* WORK INSTRUCTIONS:
1: Repeat everything in the Trump towers thread below from "One of my favorite" down to "much more grand.", word for word.
2: In the Trump towers thread below, what does Brendan name as one of his favorite architectural features?

* SELECTED EXTRACT:
╔══

# Trump towers: Chicago or Toronto?



## Canadian Chocho (May 18, 2006)

krull said:


> Good come back. And I agree.


What comeback, he just basically repeated what I said but put Cicago where Toronto was and vice-versa.


----------



## Brendan (Feb 24, 2006)

Chicago's.

One of my favorite architectural features is metal blades on blue glass, it looks so sleek and classy.


----------



## Epi (Jul 21, 2006)

I'd have to say Chicago. The tower is much better (not a fan of the top pointy thing in the Toronto one) at the top, and also the bottom street part is much more grand.


----------



## salvius (Aug 4, 2004)

Chicago is getting a better deal here, but I don't mind what we're getting. Lots of people dislike it though.


----------



## krull (Oct 8, 2005)

Canadian Chocho said:


> What comeback, he just basically repeated what I said but put Cicago where Toronto was and vice-versa.


Exactly.


----------



## caltrane74 (Apr 4, 2006)

I'm from Toronto.

But I like Chicago's better. Its so tall and for sure has the more modern design.


----------



## newyorkrunaway1 (Nov 21, 2004)

although i love both of them, the one in Chicago is the better lookign one.


----------



## nitzomoe (Jun 29, 2005)

not a fan of either buildings, so many examples of similar architecture, though if I had to choose I'd say chicago because of the nice curves.


----------



## chromebowler (Dec 8, 2005)

I like the Chicago Trump body because of the setbacks set at heights to match surrounding landmarks. However, I think the Toronto Trump has a nicer design at the top. I'd like to see more renderings of both side by side...


----------



## Canadian Chocho (May 18, 2006)

krull said:


> Exactly.


Mhm..:runaway:


----------



## Jules (Jun 27, 2004)

Trump Toronto is a solid design. The top could be better, but besides that, it's pretty nice...

...but, Trump Chicago is already under construction. It's some twenty floors up, and its already looking magnificent. This one is going to be an absolute gem.


----------



## jeicow (Jul 18, 2005)

I'm going to go with neither. Trump Chicago is much more massive, has the more "scenic" location, and has the better height. Trump Chicago doesn't really end though all that hot at the top. The body is nice, but it's like they suddenly hit the maxiumum height and decided to still a pole up there. Trump Toronto is more connected to the financial center (from what I remember on my trip to Chicago, though TO's financial center has always been more focused at one pount), has the better roof ending, and will have the biggest impact on the city (tho that's likely a bias opinion). But honestly, both are really high in my books. They'll both be huge benefits to their respective cities but don't seem like landmarks to me. Actually, none of Trump's stuff seem like landmarks to me except his casinos.


----------



## mudvayneimn (Dec 8, 2006)

╚══

* AVAILABLE DATA:
╔══

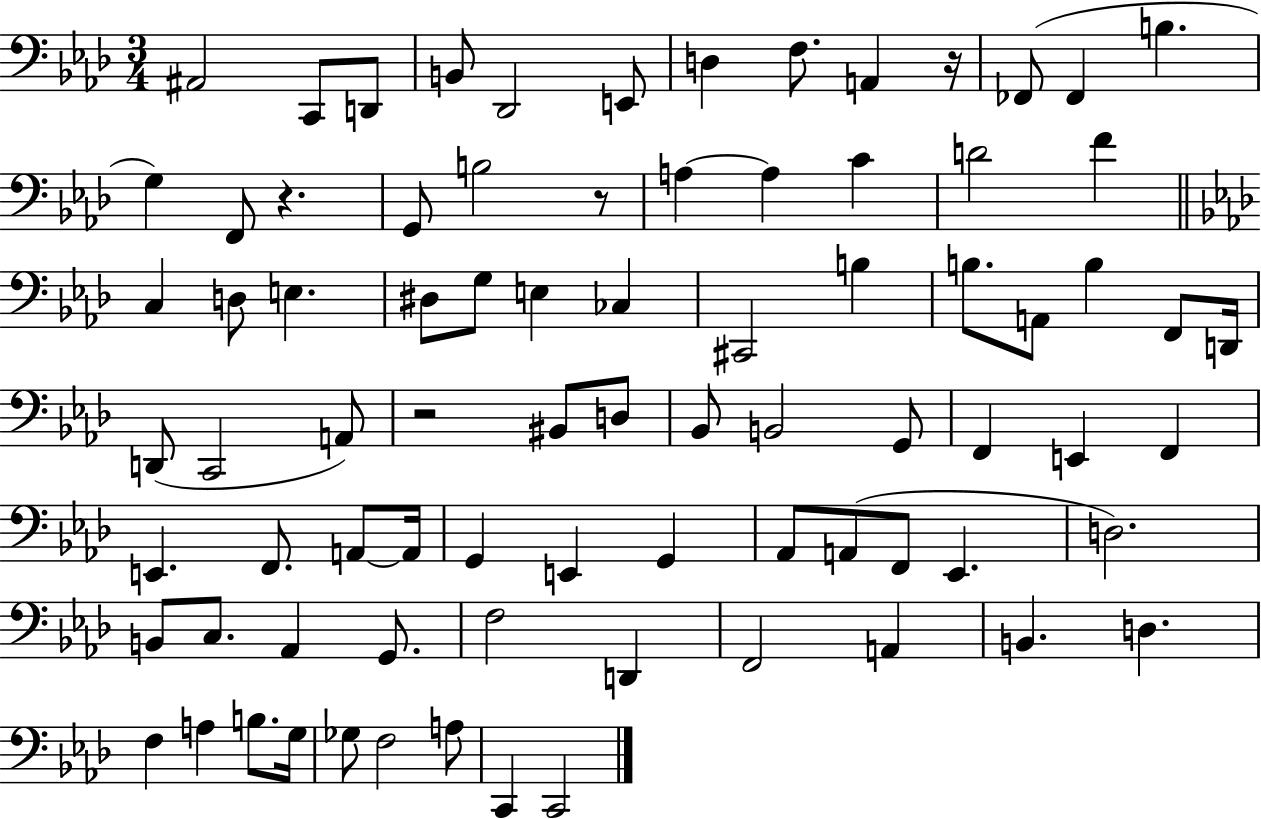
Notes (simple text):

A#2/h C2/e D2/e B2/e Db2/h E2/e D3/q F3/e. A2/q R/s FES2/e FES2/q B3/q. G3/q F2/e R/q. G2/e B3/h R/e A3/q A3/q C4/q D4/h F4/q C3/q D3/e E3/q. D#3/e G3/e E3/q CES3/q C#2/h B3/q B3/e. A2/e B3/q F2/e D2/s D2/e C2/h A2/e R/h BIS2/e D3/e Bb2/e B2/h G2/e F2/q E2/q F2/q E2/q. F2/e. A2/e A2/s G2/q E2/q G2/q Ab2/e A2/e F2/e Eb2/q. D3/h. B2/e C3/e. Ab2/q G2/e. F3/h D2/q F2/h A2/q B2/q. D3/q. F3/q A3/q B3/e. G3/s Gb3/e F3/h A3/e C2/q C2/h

╚══

* ANSWERS BY TASK:
1:
One of my favorite architectural features is metal blades on blue glass, it looks so sleek and classy.


----------



## Epi (Jul 21, 2006)

I'd have to say Chicago. The tower is much better (not a fan of the top pointy thing in the Toronto one) at the top, and also the bottom street part is much more grand.

2: Metal blades on blue glass.